Dataset items
BEGIN

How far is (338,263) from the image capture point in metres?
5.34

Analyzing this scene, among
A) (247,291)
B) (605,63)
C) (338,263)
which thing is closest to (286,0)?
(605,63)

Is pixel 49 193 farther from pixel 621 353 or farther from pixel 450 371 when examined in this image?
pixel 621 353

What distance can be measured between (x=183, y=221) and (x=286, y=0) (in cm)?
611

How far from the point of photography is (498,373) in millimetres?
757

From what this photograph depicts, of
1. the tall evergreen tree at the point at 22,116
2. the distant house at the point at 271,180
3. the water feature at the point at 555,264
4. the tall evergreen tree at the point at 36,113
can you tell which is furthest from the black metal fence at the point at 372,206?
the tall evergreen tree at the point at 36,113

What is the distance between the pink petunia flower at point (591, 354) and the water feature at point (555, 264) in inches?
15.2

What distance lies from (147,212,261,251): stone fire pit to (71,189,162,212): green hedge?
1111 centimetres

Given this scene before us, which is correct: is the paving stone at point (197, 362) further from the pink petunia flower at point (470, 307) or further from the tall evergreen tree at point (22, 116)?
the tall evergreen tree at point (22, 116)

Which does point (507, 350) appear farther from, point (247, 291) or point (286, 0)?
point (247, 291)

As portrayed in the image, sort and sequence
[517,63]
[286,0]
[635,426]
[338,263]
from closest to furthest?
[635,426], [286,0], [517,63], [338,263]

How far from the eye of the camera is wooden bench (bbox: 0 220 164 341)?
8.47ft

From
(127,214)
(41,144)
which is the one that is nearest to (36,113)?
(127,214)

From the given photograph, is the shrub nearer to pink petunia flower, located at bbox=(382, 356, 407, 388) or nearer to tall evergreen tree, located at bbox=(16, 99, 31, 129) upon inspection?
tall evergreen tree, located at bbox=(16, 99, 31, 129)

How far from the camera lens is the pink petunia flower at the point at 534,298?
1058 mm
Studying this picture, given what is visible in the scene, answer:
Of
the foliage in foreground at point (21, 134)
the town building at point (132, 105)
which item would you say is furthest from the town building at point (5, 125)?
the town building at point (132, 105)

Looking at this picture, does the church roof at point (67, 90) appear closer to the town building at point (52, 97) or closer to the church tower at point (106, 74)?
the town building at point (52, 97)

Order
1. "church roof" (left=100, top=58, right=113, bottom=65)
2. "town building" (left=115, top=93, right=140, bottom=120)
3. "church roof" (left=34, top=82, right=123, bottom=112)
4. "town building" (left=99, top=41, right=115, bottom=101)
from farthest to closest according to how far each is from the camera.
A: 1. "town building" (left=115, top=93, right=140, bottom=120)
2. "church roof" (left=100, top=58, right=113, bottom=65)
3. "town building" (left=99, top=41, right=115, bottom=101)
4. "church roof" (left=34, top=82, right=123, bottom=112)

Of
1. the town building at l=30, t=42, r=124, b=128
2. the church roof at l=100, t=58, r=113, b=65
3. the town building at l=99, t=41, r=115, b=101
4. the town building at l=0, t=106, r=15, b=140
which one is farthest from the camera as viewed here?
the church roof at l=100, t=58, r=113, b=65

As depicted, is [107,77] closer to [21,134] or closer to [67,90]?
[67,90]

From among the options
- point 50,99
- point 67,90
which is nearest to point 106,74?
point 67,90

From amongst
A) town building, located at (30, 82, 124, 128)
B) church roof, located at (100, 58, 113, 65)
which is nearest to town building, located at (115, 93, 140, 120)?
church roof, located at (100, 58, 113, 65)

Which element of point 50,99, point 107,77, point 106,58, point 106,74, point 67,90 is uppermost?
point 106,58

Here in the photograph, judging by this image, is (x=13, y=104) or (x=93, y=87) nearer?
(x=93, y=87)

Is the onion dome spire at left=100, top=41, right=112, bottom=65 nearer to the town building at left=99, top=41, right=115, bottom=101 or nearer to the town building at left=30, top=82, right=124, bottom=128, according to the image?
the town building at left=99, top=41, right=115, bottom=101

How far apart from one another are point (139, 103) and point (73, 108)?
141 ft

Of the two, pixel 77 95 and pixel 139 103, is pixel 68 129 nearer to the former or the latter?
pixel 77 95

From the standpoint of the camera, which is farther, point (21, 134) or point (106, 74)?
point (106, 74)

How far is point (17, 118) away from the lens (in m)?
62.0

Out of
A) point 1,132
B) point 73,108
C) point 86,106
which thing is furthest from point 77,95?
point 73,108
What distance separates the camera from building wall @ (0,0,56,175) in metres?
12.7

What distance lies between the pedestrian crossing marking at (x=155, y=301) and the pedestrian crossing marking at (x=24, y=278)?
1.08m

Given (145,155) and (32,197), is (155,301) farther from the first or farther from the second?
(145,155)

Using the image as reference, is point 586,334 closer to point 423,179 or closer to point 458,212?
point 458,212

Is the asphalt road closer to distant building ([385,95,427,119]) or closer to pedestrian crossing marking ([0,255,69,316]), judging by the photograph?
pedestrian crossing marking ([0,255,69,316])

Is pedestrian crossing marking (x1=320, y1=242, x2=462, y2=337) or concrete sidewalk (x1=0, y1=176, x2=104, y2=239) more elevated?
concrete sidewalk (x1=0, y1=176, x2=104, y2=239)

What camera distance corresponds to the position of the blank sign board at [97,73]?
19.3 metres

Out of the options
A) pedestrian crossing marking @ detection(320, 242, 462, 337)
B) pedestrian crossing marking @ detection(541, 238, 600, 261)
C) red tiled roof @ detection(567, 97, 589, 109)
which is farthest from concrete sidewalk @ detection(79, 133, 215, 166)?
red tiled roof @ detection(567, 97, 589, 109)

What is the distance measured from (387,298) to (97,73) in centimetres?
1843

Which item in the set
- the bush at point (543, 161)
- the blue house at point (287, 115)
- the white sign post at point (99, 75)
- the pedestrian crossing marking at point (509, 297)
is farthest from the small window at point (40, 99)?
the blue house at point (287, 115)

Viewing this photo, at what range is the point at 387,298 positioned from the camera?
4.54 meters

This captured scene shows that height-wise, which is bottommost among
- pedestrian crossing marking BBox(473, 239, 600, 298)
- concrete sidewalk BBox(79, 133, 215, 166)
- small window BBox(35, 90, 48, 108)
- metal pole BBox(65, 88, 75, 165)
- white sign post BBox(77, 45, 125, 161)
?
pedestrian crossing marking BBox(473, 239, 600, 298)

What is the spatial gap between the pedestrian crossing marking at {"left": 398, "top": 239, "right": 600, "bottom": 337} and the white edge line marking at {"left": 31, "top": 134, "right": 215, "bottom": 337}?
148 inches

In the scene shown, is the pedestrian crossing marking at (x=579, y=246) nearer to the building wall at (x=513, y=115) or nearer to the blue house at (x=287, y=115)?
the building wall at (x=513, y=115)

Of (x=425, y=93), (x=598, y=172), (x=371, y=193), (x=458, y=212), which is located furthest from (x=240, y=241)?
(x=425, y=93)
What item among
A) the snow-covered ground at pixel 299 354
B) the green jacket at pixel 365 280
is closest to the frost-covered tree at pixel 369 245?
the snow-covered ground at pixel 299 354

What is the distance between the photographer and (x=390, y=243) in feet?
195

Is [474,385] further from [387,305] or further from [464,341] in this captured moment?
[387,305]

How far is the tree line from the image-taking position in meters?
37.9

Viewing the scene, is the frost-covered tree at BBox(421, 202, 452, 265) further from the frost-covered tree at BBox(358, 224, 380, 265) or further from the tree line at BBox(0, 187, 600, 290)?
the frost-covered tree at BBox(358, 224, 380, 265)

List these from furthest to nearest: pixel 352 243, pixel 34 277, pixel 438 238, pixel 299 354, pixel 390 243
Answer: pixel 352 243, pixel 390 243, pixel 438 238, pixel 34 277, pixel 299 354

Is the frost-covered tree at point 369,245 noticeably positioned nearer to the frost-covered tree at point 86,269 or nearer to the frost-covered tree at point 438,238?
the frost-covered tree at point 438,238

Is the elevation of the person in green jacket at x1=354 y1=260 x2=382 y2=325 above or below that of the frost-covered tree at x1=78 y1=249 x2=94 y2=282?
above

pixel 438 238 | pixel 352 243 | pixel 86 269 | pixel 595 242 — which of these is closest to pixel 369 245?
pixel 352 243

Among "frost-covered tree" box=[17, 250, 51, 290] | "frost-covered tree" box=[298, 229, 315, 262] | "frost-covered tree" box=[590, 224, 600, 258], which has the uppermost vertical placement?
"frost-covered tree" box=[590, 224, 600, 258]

END

INSTRUCTIONS TO FOLLOW
Present the data from its first line through the line containing "[635,426], [286,0], [517,63], [338,263]" as a Markdown table with the columns Row and Line, omitting blank lines.

WORKED ANSWER
| Row | Line |
|---|---|
| 1 | How far is (338,263) from the image capture point in metres? |
| 2 | 5.34 |
| 3 | Analyzing this scene, among |
| 4 | A) (247,291) |
| 5 | B) (605,63) |
| 6 | C) (338,263) |
| 7 | which thing is closest to (286,0)? |
| 8 | (605,63) |
| 9 | Is pixel 49 193 farther from pixel 621 353 or farther from pixel 450 371 when examined in this image? |
| 10 | pixel 621 353 |
| 11 | What distance can be measured between (x=183, y=221) and (x=286, y=0) (in cm)? |
| 12 | 611 |
| 13 | How far from the point of photography is (498,373) in millimetres? |
| 14 | 757 |
| 15 | From what this photograph depicts, of |
| 16 | 1. the tall evergreen tree at the point at 22,116 |
| 17 | 2. the distant house at the point at 271,180 |
| 18 | 3. the water feature at the point at 555,264 |
| 19 | 4. the tall evergreen tree at the point at 36,113 |
| 20 | can you tell which is furthest from the black metal fence at the point at 372,206? |
| 21 | the tall evergreen tree at the point at 36,113 |
| 22 | What is the distance between the pink petunia flower at point (591, 354) and the water feature at point (555, 264) in inches? |
| 23 | 15.2 |
| 24 | What distance lies from (147,212,261,251): stone fire pit to (71,189,162,212): green hedge? |
| 25 | 1111 centimetres |
| 26 | Given this scene before us, which is correct: is the paving stone at point (197, 362) further from the pink petunia flower at point (470, 307) or further from the tall evergreen tree at point (22, 116)? |
| 27 | the tall evergreen tree at point (22, 116) |
| 28 | Which does point (507, 350) appear farther from, point (247, 291) or point (286, 0)? |
| 29 | point (247, 291) |
| 30 | As portrayed in the image, sort and sequence |
| 31 | [517,63] |
| 32 | [286,0] |
| 33 | [635,426] |
| 34 | [338,263] |
| 35 | from closest to furthest? |
| 36 | [635,426], [286,0], [517,63], [338,263] |